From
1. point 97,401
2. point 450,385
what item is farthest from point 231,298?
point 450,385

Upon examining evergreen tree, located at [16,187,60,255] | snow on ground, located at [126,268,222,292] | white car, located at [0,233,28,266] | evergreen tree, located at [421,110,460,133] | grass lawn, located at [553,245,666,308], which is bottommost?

....

▶ Task to complete:
Please rescale the rows by writing out every line again, requests included, with each coordinate in the answers multiplied by 1.4 and rounded to a whole number, halves rounding up. Do this for all the rows.

▶ Answer to the exercise:
From
1. point 97,401
2. point 450,385
what item is farthest from point 231,298?
point 630,539

Upon examining evergreen tree, located at [16,187,60,255] | snow on ground, located at [126,268,222,292] | white car, located at [0,233,28,266] | evergreen tree, located at [421,110,460,133] | grass lawn, located at [553,245,666,308], which is bottommost?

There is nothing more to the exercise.